**Daftar Tugas**.
[1] Tuliskan tanpa perubahan bagian teks tentang hak masyarakat adat dari "2. Melanjutkan proses" sampai "masyarakat sipil lain.".
[2] Teruskan teks tentang hak masyarakat adat mulai setelah kalimat terakhir yang tercantum.

**Teks Hasil Ekstraksi**.
* * * * * * *

Pemerintah masih tak menunjukkan keseriusan dalam menyelesaikan masalah ini. Konflik masyarakat yang melibatkan lintas kementerian dan lembaga ini, katanya,  hanya ditangani tingkat direktorat dengan peran tak begitu kuat dalam pengambilan keputusan.

Yance Arizona, Direktur Eksekutif Epistema Institute menyebutkan, pengakuan hak masyarakat adat masih ada kesenjangan sosial. Masyarakat masih selalu berhadapan dengan birokrasi dan hukum.

Akses pengakuan wilayah di hutan, katanya, samarata dengan para pemilik modal.

”Harus ada afirmasi semua regulasi dan kebijakan sulit jalan karena ketidaksertaannya tinggi,” katanya. Regulasi tanpa afirmasi,  menurut Yance, hanya melahirkan status quo baru.

”Jika ada deregulasi ekonomi memudahkan investor, mengapa tak ada kemudahan untuk individu dan masyarakat adat? Apalagi mereka tak terlalu paham terkait regulasi di pemerintahan.”

Enam prioritas utama perlindungan dan pemajuan hak masyarakat adat dalam Nawa Cita:

1. Meninjau ulang dan menyesuaikan seluruh peraturan perundang-undangan terkait dengan pengakuan, penghormatan, perlindungan dan pemajuan hak-hak masyarakat adat. Khusus, berkaitan hak-hak atas sumber-sumber agraria, sebagaimana
telah diamanatkan oleh TAP MPR RI No. IX/ MPR/2001 tentang Pembaruan Agraria dan Pengelolaan Sumberdaya Alam sesuai dengan norma-norma hukum sebagaimana yang telah ditetapkan MK 35/2012.

2. Melanjutkan proses legislasi RUU Pengakuan dan Perlindungan Hak-hak Masyarakat Adat yang kini sudah berada pada pembahasan tahap-tahap akhir berlanjut hingga ditetapkan sebagai Undang-undang, dengan memasukkan perubahan-perubahan isi sebagaimana yang diusulkan oleh DPR, AMAN, dan berbagai komponen masyarakat sipil lain.

* * * * * * *

**Materi yang Ditampilkan**.
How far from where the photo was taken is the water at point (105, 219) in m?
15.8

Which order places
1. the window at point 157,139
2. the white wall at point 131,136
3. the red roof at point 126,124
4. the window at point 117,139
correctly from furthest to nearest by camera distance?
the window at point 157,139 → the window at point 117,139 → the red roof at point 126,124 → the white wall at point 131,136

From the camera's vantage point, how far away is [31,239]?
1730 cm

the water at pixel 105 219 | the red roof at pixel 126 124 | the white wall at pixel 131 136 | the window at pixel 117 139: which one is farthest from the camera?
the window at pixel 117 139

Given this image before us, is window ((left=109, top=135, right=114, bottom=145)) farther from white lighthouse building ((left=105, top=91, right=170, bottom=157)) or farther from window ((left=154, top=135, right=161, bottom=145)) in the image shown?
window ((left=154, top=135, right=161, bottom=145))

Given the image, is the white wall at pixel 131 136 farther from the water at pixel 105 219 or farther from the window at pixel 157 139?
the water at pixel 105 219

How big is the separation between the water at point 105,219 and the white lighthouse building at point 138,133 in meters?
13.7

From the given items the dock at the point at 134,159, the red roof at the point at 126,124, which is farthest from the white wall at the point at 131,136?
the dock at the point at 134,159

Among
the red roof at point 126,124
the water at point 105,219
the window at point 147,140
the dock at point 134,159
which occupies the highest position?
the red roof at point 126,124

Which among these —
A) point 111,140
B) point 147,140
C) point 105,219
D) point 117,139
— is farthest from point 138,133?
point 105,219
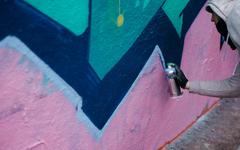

* * * * * * *

**Jawaban Berurutan**.
[1]
2. Melanjutkan proses legislasi RUU Pengakuan dan Perlindungan Hak-hak Masyarakat Adat yang kini sudah berada pada pembahasan tahap-tahap akhir berlanjut hingga ditetapkan sebagai Undang-undang, dengan memasukkan perubahan-perubahan isi sebagaimana yang diusulkan oleh DPR, AMAN, dan berbagai komponen masyarakat sipil lain.

[2]
3. Memastikan proses-proses legislasi terkait pengelolaan tanah dan sumber daya alam pada umumnya, seperti RUU Pertanahan, dan lain-lain, berjalan sesuai norma-norma pengakuan hak-hak masyarakat adat sebagaimana yang diamanatkan dalam MK 35/2012.

4. Mendorong suatu inisiatif berupa penyusunan (rancangan) Undang-undang terkait dengan penyelesaian konflik-konflik agraria yang muncul sebagai akibat dari pengingkaran berbagai peraturan perundang-undangan sektoral atas hak-hak masyarakat adat selama ini.

5. Membentuk Komisi Independen yang diberi mandat khusus Presiden untuk bekerja secara intens untuk mempersiapkan berbagai kebijakan dan kelembagaan yang akan mengurus hal-hal yang berkaitan dengan urusan pengakuan, penghormatan, perlindungan, dan pemajuan hak-hak masyarakat adat ke depan.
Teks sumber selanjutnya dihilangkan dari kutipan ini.